Everybody likes a little mood music when they’re being romanced, but apparently, the mosquitoes that carry dengue fever are an exception to this rule.
This is the word according to a recent scientific study reported in the online publication sciencedirect.com, at least. It seems that music had the precise opposite effect on these little creatures; it reduced their interest in, um, romance rather substantially. It also reduced their effectiveness as bloodsuckers, reduced their aggressiveness, and interrupted their flight patterns.
Of course, the study didn’t use the music of rhythm & blues master Al Green, whose classic hit Let’s Stay Together made him once claim he had lost count of the number of women who claimed they wound up pregnant after being wooed to a soundtrack of his hit songs.
The mosquitoes were “listening” to a song called Scary Monsters and Nice Sprites by the electronic dance music (EDM) American artist known as Skrillex.
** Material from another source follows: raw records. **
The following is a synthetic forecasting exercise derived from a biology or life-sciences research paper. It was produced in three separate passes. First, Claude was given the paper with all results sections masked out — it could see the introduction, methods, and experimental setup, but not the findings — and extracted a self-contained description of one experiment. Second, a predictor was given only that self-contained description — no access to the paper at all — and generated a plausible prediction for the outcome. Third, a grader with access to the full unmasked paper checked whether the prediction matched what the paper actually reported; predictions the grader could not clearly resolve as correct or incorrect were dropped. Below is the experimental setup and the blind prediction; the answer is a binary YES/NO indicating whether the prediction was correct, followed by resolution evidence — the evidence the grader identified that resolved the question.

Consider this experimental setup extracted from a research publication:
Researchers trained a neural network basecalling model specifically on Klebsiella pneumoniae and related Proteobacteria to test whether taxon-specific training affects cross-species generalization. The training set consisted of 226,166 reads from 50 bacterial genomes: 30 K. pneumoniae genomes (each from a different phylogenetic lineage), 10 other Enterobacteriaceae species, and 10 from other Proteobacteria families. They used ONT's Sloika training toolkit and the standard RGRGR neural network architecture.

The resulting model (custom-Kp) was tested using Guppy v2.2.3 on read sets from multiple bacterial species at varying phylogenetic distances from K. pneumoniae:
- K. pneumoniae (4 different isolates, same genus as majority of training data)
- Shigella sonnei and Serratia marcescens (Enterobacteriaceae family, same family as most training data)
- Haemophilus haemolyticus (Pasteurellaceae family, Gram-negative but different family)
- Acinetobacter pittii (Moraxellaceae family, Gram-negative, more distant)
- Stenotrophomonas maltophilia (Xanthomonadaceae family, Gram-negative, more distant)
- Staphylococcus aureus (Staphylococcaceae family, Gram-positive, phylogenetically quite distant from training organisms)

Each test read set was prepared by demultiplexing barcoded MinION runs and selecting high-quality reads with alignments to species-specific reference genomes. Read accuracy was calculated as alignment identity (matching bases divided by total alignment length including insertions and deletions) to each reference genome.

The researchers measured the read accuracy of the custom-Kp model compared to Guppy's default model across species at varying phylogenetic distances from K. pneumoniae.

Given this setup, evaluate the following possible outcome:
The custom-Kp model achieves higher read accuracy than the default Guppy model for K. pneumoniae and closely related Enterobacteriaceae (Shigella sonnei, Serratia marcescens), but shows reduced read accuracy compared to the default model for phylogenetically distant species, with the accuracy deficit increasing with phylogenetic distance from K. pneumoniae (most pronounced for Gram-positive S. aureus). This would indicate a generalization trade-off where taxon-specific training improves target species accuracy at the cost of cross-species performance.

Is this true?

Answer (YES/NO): NO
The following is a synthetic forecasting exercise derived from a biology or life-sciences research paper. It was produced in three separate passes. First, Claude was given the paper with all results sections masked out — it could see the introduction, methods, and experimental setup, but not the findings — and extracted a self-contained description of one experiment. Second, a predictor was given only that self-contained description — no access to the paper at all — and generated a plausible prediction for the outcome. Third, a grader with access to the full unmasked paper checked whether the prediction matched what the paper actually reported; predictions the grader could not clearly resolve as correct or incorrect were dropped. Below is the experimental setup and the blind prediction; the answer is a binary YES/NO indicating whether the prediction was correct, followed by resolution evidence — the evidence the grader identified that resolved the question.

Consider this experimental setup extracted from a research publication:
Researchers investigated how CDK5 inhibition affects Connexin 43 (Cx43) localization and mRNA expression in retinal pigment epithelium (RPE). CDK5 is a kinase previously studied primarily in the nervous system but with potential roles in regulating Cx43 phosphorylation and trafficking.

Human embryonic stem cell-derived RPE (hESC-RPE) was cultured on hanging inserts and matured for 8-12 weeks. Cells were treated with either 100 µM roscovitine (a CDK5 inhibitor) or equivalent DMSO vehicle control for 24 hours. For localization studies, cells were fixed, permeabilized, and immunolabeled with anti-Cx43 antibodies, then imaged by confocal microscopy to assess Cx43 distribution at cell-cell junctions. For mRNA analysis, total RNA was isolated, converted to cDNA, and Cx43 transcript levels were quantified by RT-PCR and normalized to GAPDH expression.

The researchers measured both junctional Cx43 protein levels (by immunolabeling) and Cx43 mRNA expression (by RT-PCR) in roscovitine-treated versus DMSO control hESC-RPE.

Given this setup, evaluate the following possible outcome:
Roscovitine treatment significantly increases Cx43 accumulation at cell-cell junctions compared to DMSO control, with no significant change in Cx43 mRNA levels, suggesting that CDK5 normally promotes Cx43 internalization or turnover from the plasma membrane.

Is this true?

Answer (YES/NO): NO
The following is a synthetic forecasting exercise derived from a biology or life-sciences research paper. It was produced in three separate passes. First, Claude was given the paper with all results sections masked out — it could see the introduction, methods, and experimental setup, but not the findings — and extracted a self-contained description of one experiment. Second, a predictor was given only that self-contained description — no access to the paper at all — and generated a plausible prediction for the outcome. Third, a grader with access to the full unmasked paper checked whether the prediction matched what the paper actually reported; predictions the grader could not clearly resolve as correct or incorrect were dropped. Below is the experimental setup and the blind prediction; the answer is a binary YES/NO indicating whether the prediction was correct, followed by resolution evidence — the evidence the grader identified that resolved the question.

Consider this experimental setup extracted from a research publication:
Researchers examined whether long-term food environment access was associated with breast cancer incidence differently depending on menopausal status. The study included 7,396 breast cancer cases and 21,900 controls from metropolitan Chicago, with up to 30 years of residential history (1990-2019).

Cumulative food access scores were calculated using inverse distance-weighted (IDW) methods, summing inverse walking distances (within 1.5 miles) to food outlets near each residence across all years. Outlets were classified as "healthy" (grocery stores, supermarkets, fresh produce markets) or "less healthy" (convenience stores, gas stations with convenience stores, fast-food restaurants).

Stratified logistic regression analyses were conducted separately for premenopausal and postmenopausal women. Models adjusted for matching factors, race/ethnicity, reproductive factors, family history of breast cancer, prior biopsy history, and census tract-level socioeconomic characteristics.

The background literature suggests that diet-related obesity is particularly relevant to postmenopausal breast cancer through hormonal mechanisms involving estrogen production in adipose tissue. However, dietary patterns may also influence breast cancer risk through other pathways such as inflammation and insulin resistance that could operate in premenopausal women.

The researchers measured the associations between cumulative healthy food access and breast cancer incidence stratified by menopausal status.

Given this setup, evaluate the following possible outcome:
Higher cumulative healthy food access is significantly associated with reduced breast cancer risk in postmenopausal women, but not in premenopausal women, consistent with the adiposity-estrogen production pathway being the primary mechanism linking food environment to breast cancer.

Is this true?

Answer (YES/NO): NO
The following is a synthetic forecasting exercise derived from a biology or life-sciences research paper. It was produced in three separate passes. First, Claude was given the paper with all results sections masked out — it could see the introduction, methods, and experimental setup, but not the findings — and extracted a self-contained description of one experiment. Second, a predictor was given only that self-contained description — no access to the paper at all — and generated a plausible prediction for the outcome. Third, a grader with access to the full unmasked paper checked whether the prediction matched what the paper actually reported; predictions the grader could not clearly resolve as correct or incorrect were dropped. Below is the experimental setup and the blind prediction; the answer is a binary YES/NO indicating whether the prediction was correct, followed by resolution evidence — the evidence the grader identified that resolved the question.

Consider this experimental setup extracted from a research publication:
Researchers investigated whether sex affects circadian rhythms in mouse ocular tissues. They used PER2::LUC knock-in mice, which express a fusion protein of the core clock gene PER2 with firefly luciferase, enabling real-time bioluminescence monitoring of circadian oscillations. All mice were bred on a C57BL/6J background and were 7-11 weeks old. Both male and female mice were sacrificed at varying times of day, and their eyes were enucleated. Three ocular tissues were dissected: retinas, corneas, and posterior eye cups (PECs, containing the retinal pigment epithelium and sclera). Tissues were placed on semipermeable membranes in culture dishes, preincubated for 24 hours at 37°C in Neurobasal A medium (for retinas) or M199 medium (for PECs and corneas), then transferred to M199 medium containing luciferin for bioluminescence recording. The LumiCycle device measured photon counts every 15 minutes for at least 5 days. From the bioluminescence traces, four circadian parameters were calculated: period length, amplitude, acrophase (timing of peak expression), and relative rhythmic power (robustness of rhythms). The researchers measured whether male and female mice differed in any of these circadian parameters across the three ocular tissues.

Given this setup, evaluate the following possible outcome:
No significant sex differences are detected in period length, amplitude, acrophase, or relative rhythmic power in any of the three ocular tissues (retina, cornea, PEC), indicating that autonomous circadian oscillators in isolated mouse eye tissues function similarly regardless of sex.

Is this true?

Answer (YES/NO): YES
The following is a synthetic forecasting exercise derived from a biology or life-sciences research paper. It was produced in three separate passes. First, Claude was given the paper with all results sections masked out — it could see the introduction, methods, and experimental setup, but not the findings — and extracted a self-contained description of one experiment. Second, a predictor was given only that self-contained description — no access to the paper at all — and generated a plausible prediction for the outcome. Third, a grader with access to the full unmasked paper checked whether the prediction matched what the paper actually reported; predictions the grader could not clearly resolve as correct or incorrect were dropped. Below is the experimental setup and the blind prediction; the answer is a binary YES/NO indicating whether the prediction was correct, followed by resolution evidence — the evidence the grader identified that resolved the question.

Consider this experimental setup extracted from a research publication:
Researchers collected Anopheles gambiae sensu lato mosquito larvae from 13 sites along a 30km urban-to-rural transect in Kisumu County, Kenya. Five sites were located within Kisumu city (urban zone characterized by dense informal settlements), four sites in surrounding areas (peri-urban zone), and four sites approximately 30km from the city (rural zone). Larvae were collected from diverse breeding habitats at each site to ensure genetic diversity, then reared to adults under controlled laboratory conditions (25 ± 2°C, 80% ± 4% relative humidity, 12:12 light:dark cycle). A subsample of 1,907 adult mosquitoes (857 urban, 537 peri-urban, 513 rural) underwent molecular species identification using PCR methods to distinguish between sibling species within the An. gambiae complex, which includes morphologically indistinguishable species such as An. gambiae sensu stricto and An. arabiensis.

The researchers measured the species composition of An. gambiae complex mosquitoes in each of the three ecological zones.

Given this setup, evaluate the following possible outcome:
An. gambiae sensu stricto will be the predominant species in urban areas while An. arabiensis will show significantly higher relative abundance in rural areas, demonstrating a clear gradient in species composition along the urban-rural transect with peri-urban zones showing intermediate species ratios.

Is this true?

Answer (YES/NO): NO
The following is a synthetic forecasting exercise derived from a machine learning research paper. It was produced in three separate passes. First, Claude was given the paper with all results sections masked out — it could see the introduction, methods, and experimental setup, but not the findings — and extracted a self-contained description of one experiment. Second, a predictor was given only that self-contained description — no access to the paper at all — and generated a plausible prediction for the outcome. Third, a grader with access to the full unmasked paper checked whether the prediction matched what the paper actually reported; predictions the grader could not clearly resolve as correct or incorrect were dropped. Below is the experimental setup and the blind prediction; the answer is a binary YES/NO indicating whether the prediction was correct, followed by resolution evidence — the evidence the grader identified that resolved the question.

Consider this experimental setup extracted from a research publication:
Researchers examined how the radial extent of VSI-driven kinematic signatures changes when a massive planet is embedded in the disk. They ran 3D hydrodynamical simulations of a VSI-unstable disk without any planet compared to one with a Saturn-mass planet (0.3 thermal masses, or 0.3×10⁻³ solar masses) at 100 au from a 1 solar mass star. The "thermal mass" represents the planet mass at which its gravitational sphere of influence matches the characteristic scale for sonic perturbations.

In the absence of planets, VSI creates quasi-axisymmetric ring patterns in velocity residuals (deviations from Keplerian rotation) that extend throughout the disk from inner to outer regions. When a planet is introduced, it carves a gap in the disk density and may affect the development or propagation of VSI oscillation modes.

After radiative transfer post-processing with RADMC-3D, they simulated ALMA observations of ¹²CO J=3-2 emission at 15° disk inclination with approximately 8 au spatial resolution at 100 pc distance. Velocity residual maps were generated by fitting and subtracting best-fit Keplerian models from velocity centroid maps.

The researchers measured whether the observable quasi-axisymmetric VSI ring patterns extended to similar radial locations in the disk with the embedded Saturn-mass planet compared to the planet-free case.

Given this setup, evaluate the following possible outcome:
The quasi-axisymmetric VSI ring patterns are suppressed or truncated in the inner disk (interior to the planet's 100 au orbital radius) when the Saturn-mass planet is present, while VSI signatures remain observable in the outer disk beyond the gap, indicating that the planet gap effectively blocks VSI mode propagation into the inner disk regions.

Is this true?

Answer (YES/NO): YES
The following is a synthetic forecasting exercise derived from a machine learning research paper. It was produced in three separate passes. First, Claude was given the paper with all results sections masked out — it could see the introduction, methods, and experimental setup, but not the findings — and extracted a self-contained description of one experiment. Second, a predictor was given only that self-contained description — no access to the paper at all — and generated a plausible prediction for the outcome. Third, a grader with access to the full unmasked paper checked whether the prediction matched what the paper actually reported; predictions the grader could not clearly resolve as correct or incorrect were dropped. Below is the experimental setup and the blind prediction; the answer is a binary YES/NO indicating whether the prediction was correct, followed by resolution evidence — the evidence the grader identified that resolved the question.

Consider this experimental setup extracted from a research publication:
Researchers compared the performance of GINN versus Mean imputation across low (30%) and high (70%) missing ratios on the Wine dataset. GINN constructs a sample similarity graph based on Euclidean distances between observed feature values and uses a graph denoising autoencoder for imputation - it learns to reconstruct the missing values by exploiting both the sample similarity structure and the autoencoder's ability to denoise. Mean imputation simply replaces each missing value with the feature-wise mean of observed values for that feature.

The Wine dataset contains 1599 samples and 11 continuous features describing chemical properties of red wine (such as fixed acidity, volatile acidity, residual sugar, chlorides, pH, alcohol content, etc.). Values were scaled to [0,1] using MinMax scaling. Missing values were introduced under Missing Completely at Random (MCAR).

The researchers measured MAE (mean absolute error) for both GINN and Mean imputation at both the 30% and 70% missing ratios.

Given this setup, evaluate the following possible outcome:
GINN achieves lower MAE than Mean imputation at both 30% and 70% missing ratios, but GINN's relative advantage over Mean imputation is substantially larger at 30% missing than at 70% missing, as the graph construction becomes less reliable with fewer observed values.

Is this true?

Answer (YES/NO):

The song, while terrific for dancing in a club or at a big party, is not the kind of melodic, peaceful music any creature has the right to hope for when its sexual habits are under a microscope in a lab study.
The study operated on the thesis that all creatures are affected by sounds in their environment, and that those sounds impact not just the frequency of copulation but the very survival of the species. Insects emit low-level sounds to attract mates, but some sounds that are foreign to them interfere and can disrupt their sexual rhythms and other habits.
When sounds they interpret as noise disturbs their environment, it throws them off and can even interfere with their ability – in the case of this mosquito – to suck blood from a host. Which brings us to the critical point of the study: can noise be used to discourage these mosquitoes from attacking, biting, and infecting human hosts and thereby reduce the danger of dengue fever in regions where it is prevalent?
The study revealed that female mosquitoes who heard the EDM track held off approaching their mates and therefore wooed their partners significantly less often. Furthermore, they did not suck blood as enthusiastically as their non-exposed counterparts.
Apparently, EDM just isn’t the right music to put lady mosquitoes in the mood. In the case of this Dengue Vector, known as “Aedes Aegypti,” figuring out ways to dampen their sexual desire is precisely the goal of this and other studies because dengue fever is a global scourge.
While it may sound amusing to consider the “ins and outs” of the mosquito’s love life, dengue fever is a worldwide burden that scientists and researchers are struggling to address. One study suggested there were as many as 100 million symptomatic cases of dengue fever around the globe in 2010. Other studies put that estimate much higher.
Because people travel far more widely and more often today than they did even 50 years ago, the virus has been found on every continent, including Southeast Asia, Southern China, and parts of South America – with the exception of Antarctica.
The mosquito that carries it is found in tropical and sub-tropical climates like Thailand, where, in fact, it’s so common that researchers have found the mosquitoes prefer human blood to animal blood because they have become so accustomed to it.
People often mistake a “mild” case of dengue for the flu because initial symptoms are similar: headache, joint pain, nausea, and vomiting. But, in fact, a severe case of dengue fever can lead to hemorrhagic fever, bleeding, and even death. One study estimates that there were 390 million cases of dengue fever last year, and of those, 96 million resulted in serious illness.
So, it’s easy to poke fun at the idea of studying mosquitos’ love lives and imagine how boring it would be to watch them interact in a lab while EDM blares from speakers. But, in fact, the scientists doing this and other studies are engaged in urgent work that may one day save millions of lives.
If sound can be used to impede mosquitos’ behavior in their natural environment, not just labs, citizens and travelers will be much safer indeed.